Now it’s all. You can save the frame and close the loop.
...
f.name <- as.character(i)
repeat{
if(nchar(f.name) < nchar(as.character(frames))){
f.name <- paste('0', f.name, sep='')
} else {
break
}}
ggsave(p, file=paste('frames/img', f.name, '.png', sep=''), width=6.4, height=3.6, scale = 3, dpi=100)
}
The length of f.name “zeros” is adjusted so that all names “fit” under one mask by the number of characters.
We collect video
To assemble the final roller was used ffmpeg :
ffmpeg -f image2 -i img%04d.png -q:v 0 -vcodec mpeg4 -r 24 happynewyear.mp4But is not that simple. The whole video is not collected - .png files received from ggplot2 have different color depths. Perhaps this problem could be solved in some more correct way, but I used the Python Imaging Library :
import os
from PIL import Image
path = u'/path/to/frames/'
dirList=os.listdir(path)
for filename in dirList:
if filename[-3:] == 'png':
im = Image.open(path + filename).convert('RGB')
im.save(path + filename)
Now all the frames are collected in one video. The video is ready, you can upload to YouTube. Add a couple of YouTube effects (because if the gun hangs on the wall, you need to shoot from it from time to time).
The final:
In this text, I have described not all parts of the R-script, but part of the quotes from the code are arranged according to the principle of the problem being solved, and not according to the logic of work. Therefore, in the application, I post a link to the full code with a small number of comments: pastebin.com
Possible development options
- Add date as The 12-hour dial is not very informative when you want to visualize a time interval of several days.

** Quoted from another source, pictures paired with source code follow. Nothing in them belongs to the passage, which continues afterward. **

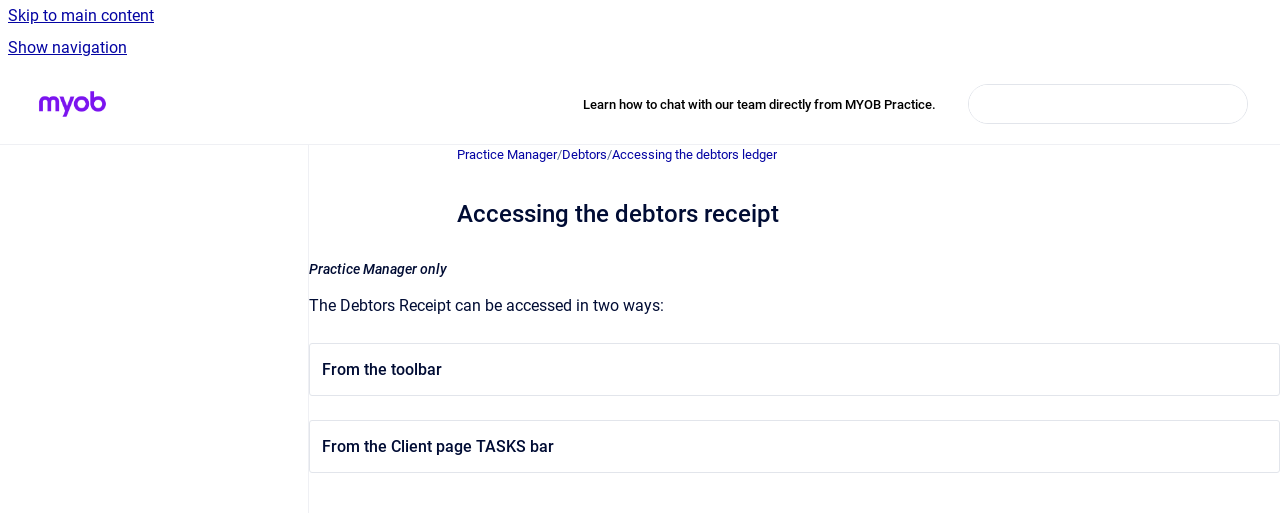

--- FILE ---
content_type: text/css
request_url: https://practice-support.myob.com/__assets-dc7091fb-8cfa-40c2-b75e-dddc36bf5100/css/custom.css
body_size: 35
content:
.internalnote {
  display: none;
}
img.wysiwyg-unknown-macro {
    display: none;
}
div#rnwid {
    font-size: 12px;
    font-weight: bold;
    margin-bottom: 20px;
    text-align: right;
}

- Add a bar with a histogram or something like a graph of probability density over the total amount of data at each moment in time.
Community Questions
- Is there a library for R that is comparable in simplicity to maps, but with more relevant information on modern geopolitics? Without USSR, Yugoslavia and Czechoslovakia?

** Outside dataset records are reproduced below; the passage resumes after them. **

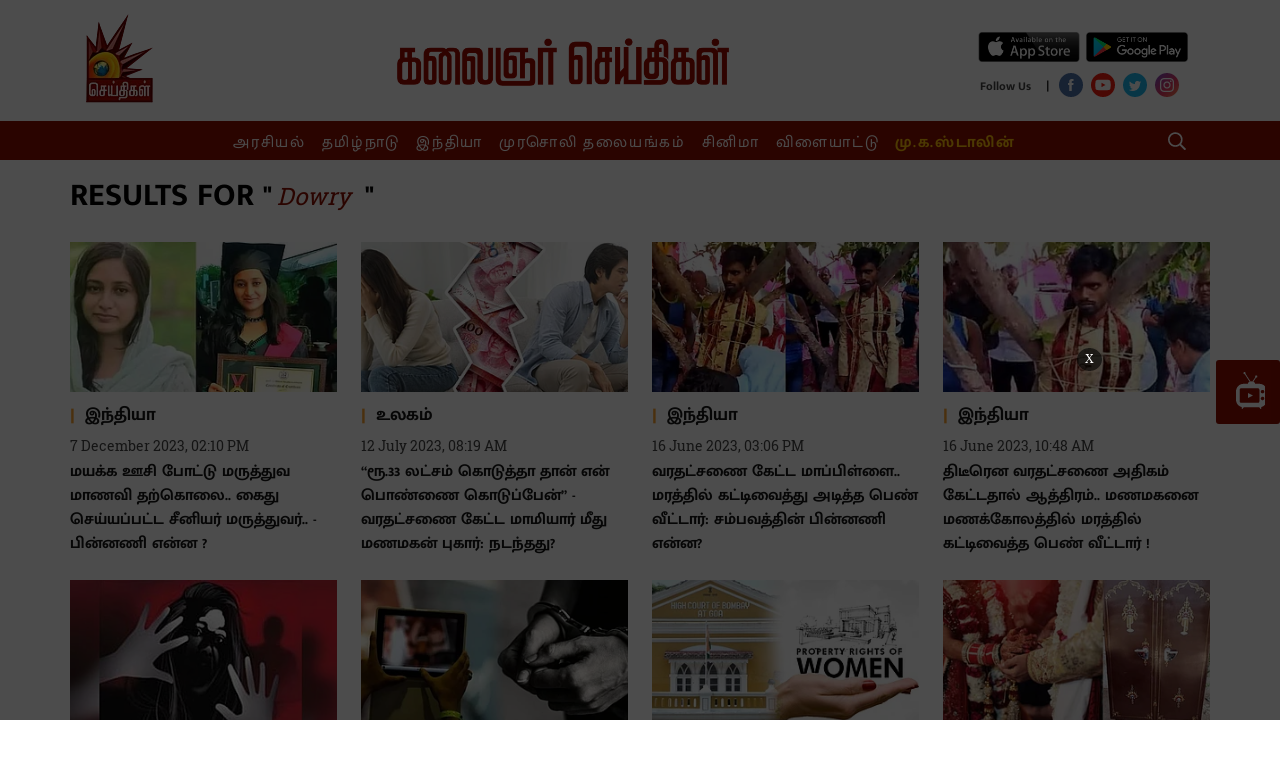

--- FILE ---
content_type: text/html; charset=utf-8
request_url: https://www.google.com/recaptcha/api2/aframe
body_size: 258
content:
<!DOCTYPE HTML><html><head><meta http-equiv="content-type" content="text/html; charset=UTF-8"></head><body><script nonce="2j26nnUoVgVMWCM132HOMQ">/** Anti-fraud and anti-abuse applications only. See google.com/recaptcha */ try{var clients={'sodar':'https://pagead2.googlesyndication.com/pagead/sodar?'};window.addEventListener("message",function(a){try{if(a.source===window.parent){var b=JSON.parse(a.data);var c=clients[b['id']];if(c){var d=document.createElement('img');d.src=c+b['params']+'&rc='+(localStorage.getItem("rc::a")?sessionStorage.getItem("rc::b"):"");window.document.body.appendChild(d);sessionStorage.setItem("rc::e",parseInt(sessionStorage.getItem("rc::e")||0)+1);localStorage.setItem("rc::h",'1768989122424');}}}catch(b){}});window.parent.postMessage("_grecaptcha_ready", "*");}catch(b){}</script></body></html>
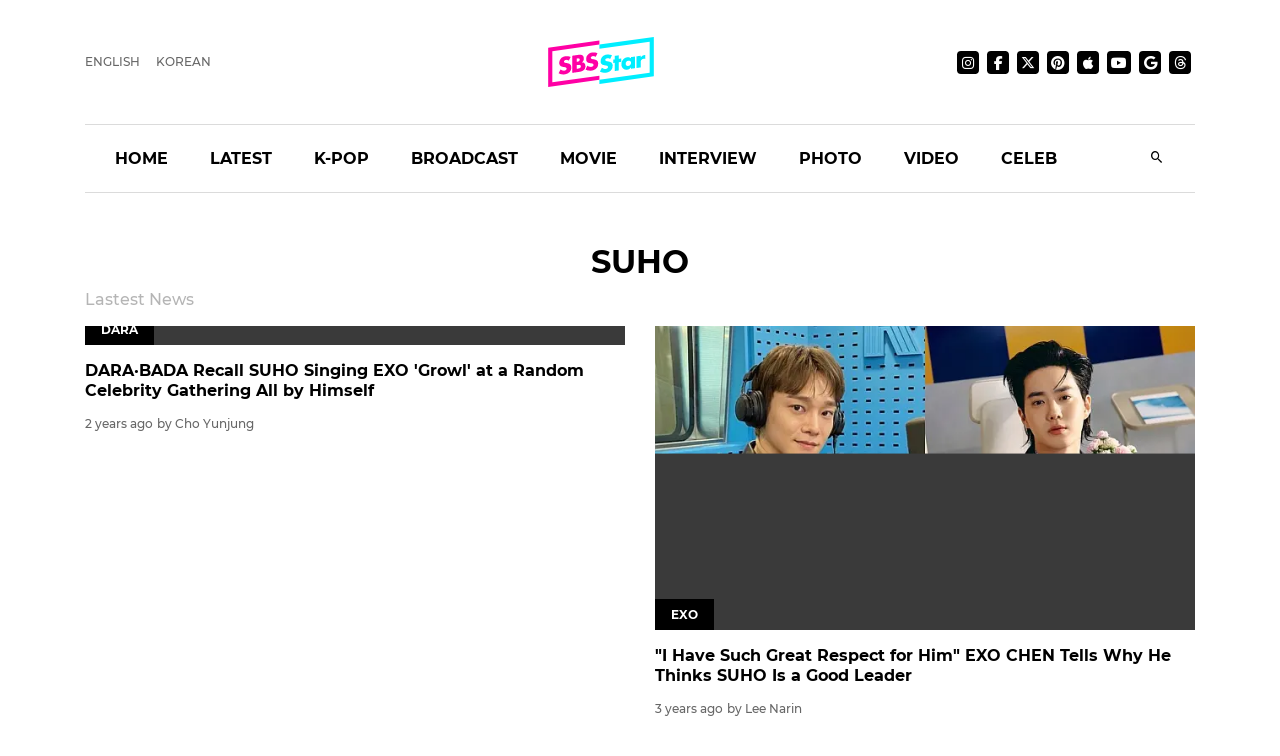

--- FILE ---
content_type: text/html; charset=utf-8
request_url: https://www.google.com/recaptcha/api2/aframe
body_size: 269
content:
<!DOCTYPE HTML><html><head><meta http-equiv="content-type" content="text/html; charset=UTF-8"></head><body><script nonce="6YHKCVH4IoYkwBhzOe_jzA">/** Anti-fraud and anti-abuse applications only. See google.com/recaptcha */ try{var clients={'sodar':'https://pagead2.googlesyndication.com/pagead/sodar?'};window.addEventListener("message",function(a){try{if(a.source===window.parent){var b=JSON.parse(a.data);var c=clients[b['id']];if(c){var d=document.createElement('img');d.src=c+b['params']+'&rc='+(localStorage.getItem("rc::a")?sessionStorage.getItem("rc::b"):"");window.document.body.appendChild(d);sessionStorage.setItem("rc::e",parseInt(sessionStorage.getItem("rc::e")||0)+1);localStorage.setItem("rc::h",'1769424999242');}}}catch(b){}});window.parent.postMessage("_grecaptcha_ready", "*");}catch(b){}</script></body></html>

--- FILE ---
content_type: image/svg+xml
request_url: https://sbsstar.net/assets/images/logo_long_bw.svg
body_size: 1738
content:
<svg width="106" height="50" viewBox="0 0 106 50" fill="none" xmlns="http://www.w3.org/2000/svg">
<path d="M20.6518 23.6055C19.8286 23.0382 18.7779 22.7318 17.6813 22.8843C16.858 22.999 15.7614 23.6291 15.7614 24.5844C15.7614 25.5397 16.9734 25.8021 17.7492 25.9436L18.8916 26.1243C21.2918 26.4935 23.1421 27.4394 23.1421 30.2112C23.1421 31.916 22.7312 33.723 21.3597 35.0743C20.0119 36.3989 18.2059 37.128 16.4693 37.3715C14.2983 37.6748 12.1731 37.2443 10.4128 36.2638L12.3326 32.4047C13.4529 33.2249 14.7786 33.8361 16.3097 33.6224C17.3605 33.4747 18.4808 32.796 18.4808 31.5908C18.4808 30.3856 16.7206 30.1546 15.7614 30.0163C12.9505 29.6141 11.0986 29.1458 11.0986 25.8273C11.0986 22.5087 13.5904 19.7291 17.0413 19.2467C18.7779 19.0047 20.9031 19.253 22.4342 19.902L20.6518 23.6055Z" fill="black"/>
<path d="M24.136 35.8458V18.7093L30.5353 17.8153C33.5976 17.3879 35.6548 18.282 35.6548 21.5534C35.6548 23.0995 35.1524 24.4194 33.7572 25.3182V25.3638C36.2253 25.337 37.2776 26.8486 37.2776 29.2354C37.2776 32.8258 34.1917 34.4395 31.0378 34.8795L24.136 35.8443V35.8458ZM28.6155 24.8107L29.118 24.74C30.3062 24.5734 31.5403 24.1963 31.5403 22.7428C31.5403 21.1747 30.1466 21.2784 28.9347 21.4481L28.6155 21.4921V24.8107ZM28.6155 31.8108L29.1875 31.7306C30.5132 31.5452 32.7522 31.3001 32.7522 29.4145C32.7522 27.3467 30.5353 27.8605 29.0722 28.0648L28.6155 28.1292V31.8108Z" fill="black"/>
<path d="M47.515 19.8517C46.6918 19.2844 45.641 18.978 44.5445 19.1304C43.7212 19.2452 42.6246 19.8752 42.6246 20.8306C42.6246 21.7859 43.8366 22.0483 44.6124 22.1897L45.7548 22.3704C48.155 22.7397 50.0053 23.6856 50.0053 26.4574C50.0053 28.1622 49.5944 29.9692 48.2229 31.3205C46.8751 32.6451 45.0691 33.3742 43.3325 33.6177C41.1615 33.921 39.0362 33.4905 37.276 32.51L39.1958 28.6509C40.3161 29.4711 41.6418 30.0823 43.1729 29.8686C44.2237 29.7209 45.344 29.0421 45.344 27.837C45.344 26.6318 43.5838 26.4008 42.6246 26.2625C39.8137 25.8603 37.9618 25.392 37.9618 22.0735C37.9618 18.7549 40.4536 15.9753 43.9045 15.4929C45.641 15.2509 47.7663 15.4992 49.2974 16.1481L47.515 19.8517Z" fill="black"/>
<path d="M61.9998 21.9525C61.1765 21.3852 60.1258 21.0788 59.0292 21.2313C58.206 21.346 57.1094 21.9761 57.1094 22.9314C57.1094 23.8867 58.3213 24.1491 59.0971 24.2906L60.2395 24.4713C62.6397 24.8405 64.49 25.7864 64.49 28.5582C64.49 30.263 64.0792 32.07 62.7077 33.4213C61.3598 34.7459 59.5538 35.475 57.8173 35.7186C55.6462 36.0218 53.521 35.5913 51.7608 34.6108L53.6806 30.7517C54.8009 31.5719 56.1266 32.1831 57.6577 31.9695C58.7084 31.8218 59.8287 31.143 59.8287 29.9378C59.8287 28.7326 58.0685 28.5016 57.1094 28.3633C54.2984 27.9611 52.4465 27.4929 52.4465 24.1743C52.4465 20.8557 54.9383 18.0761 58.3893 17.5937C60.1258 17.3517 62.251 17.6 63.7821 18.249L61.9998 21.9525Z" fill="black"/>
<path d="M70.635 33.4732L66.4762 34.0546V25.8053L65.1284 25.9938V22.5857L66.4762 22.3972V18.8963L70.635 18.3149V21.8158L72.9893 21.4874V24.8955L70.635 25.2239V33.4732Z" fill="black"/>
<path d="M86.8641 31.2042L82.7053 31.7856V30.4909L82.6595 30.4972C81.9279 31.7589 80.4885 32.4817 79.1169 32.6734C75.6423 33.1589 73.1979 30.615 73.1979 27.2729C73.1979 23.9307 75.5981 20.7332 79.0711 20.2476C80.4189 20.0591 81.8363 20.3608 82.7053 21.2627V20.1266L86.8641 19.5453V31.2042ZM77.4942 26.6962C77.4942 28.1732 78.477 29.1726 80.1677 28.9369C81.8584 28.7012 82.8412 27.4269 82.8412 25.9498C82.8412 24.4728 81.8584 23.4515 80.1677 23.6872C78.477 23.9229 77.4942 25.2648 77.4942 26.6978V26.6962Z" fill="black"/>
<path d="M92.4498 20.675L92.4956 20.6687C93.2951 19.1257 94.6667 18.2977 96.2894 18.0698L97.0889 17.9583V21.9352C96.5169 21.6964 95.9687 21.7058 95.3287 21.7954C93.0202 22.1175 92.4482 23.7202 92.4482 25.7204V30.4249L88.2894 31.0063V19.3457L92.4482 18.7643V20.6735L92.4498 20.675Z" fill="black"/>
<path d="M51.2235 42.8412L0 50V10.6392L51.2235 3.48041V7.60504L4.14933 14.184V45.294L51.2235 38.7166V42.8412Z" fill="black"/>
<path d="M105.645 39.3624L51.2235 46.9674V42.8412L101.496 35.816V4.70601L51.2235 11.7312V7.60504L105.645 0V39.3624Z" fill="black"/>
</svg>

- How can I try to optimize the calculation of the colors of the point palette so as not to “run” the entire “idle” cycle first?
- Is it possible to “overcome” ggplot2 or ffmpeg so that additional recoding of frame color is not required (exclude PIL from the process)?
- And in general - I’ll listen to other indications of my own humanitarian curvature and optimization opportunities.
Thanks!
useful links
- How to draw good looking maps in R - using maps and ggplot2 to draw maps;
- Create an animated clock in R with ggplot2 (and ffmpeg) - animated analog clock on R;
- Simple data mining and plotting data on a map with ggplot2 - use of OSM maps in R.